Don’t Forget To Moisturize
While exfoliating may rid your complexion of loose dead skin cells so your face looks fresher with a brighter glow, it also removes what helps keep your skin moisturized. To help keep your skin hydrated, apply a fragrance-free repairing moisturizer following exfoliation. Removing the skin's protective outer layer, which is largely employed by the body as a moisture barrier to keep the skin's moisture in, can start the cycle of drying and new flaking. Applying a gentle emollient barrier can help to mitigate some of this effect.
Exactly How Often You Should Exfoliate Your Face
Exfoliating is helpful to unclog pores and prevent blackhead formation, while also encouraging the removal of dead skin cells that are ready to be sloughed. It also improves the skin turnover, which is beneficial for skin renewal, which in turn keeps skin radiant and fresh. When it comes to facial exfoliation, It is suggested applying the exfoliating formula of your choice no more than two or three times weekly. Over-exfoliating pulls cells away that are not ready to be shed, which can trigger irritation and inflammation, and even worsen acne breakouts.

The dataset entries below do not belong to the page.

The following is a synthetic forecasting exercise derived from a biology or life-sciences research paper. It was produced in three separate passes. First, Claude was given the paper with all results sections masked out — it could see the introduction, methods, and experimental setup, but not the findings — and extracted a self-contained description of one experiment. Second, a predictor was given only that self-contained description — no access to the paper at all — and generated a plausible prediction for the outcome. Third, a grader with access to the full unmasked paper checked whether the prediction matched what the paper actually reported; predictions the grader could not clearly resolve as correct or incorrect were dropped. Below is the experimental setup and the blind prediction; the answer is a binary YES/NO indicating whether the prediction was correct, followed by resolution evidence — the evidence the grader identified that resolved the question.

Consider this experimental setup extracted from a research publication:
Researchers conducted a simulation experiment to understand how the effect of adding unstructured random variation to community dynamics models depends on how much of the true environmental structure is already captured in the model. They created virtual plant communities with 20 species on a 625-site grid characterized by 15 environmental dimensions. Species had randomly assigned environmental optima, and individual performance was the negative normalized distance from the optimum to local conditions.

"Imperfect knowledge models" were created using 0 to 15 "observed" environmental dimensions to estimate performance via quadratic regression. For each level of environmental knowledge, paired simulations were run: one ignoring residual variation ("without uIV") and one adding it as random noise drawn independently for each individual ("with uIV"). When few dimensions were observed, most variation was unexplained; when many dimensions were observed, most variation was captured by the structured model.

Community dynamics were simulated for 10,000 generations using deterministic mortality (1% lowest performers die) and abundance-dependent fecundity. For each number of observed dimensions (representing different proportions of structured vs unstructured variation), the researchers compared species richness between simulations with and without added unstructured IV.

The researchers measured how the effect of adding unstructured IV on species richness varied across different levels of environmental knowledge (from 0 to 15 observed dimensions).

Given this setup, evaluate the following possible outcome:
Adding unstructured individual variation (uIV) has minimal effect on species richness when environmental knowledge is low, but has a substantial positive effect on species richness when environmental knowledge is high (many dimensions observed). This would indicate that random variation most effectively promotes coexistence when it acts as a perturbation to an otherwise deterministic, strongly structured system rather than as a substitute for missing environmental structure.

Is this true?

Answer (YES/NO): NO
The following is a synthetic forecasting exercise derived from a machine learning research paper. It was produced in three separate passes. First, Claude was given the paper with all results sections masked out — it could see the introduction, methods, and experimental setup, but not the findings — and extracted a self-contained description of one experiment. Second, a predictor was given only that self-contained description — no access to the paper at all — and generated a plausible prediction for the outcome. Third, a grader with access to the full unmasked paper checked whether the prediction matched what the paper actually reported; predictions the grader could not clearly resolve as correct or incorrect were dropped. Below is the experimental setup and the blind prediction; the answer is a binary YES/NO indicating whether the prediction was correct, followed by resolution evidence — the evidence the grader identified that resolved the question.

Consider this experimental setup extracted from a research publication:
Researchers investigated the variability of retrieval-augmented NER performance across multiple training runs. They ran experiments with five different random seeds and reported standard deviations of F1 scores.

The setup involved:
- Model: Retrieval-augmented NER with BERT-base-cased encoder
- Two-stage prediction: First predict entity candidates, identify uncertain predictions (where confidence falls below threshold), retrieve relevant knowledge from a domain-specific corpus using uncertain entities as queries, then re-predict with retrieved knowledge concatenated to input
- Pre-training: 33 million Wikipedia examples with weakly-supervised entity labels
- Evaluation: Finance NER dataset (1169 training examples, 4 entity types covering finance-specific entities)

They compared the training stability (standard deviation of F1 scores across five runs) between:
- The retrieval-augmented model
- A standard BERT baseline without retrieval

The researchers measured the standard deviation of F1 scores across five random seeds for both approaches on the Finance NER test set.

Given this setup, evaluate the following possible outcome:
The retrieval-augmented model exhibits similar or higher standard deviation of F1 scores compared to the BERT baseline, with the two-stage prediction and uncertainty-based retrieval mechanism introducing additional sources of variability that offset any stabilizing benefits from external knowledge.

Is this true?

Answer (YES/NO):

It is crucial to ensure you are exfoliating gently always opt for washes containing glycolic, lactic, salicylic acid or natural exfoliants. For sensitive skin, try a peel which treats without being physically abrasive to the skin. Harsh scrubs are not advised as they can overly irritate the skin surface and further trigger inflammation.
When to stop exfoliating
Stop exfoliating if you notice your skin is red, inflamed, peeling, or irritated. Avoid exfoliation if you also use certain medications or acne products, including retinol and benzoyl peroxide. It may make your skin worse or lead to breakouts.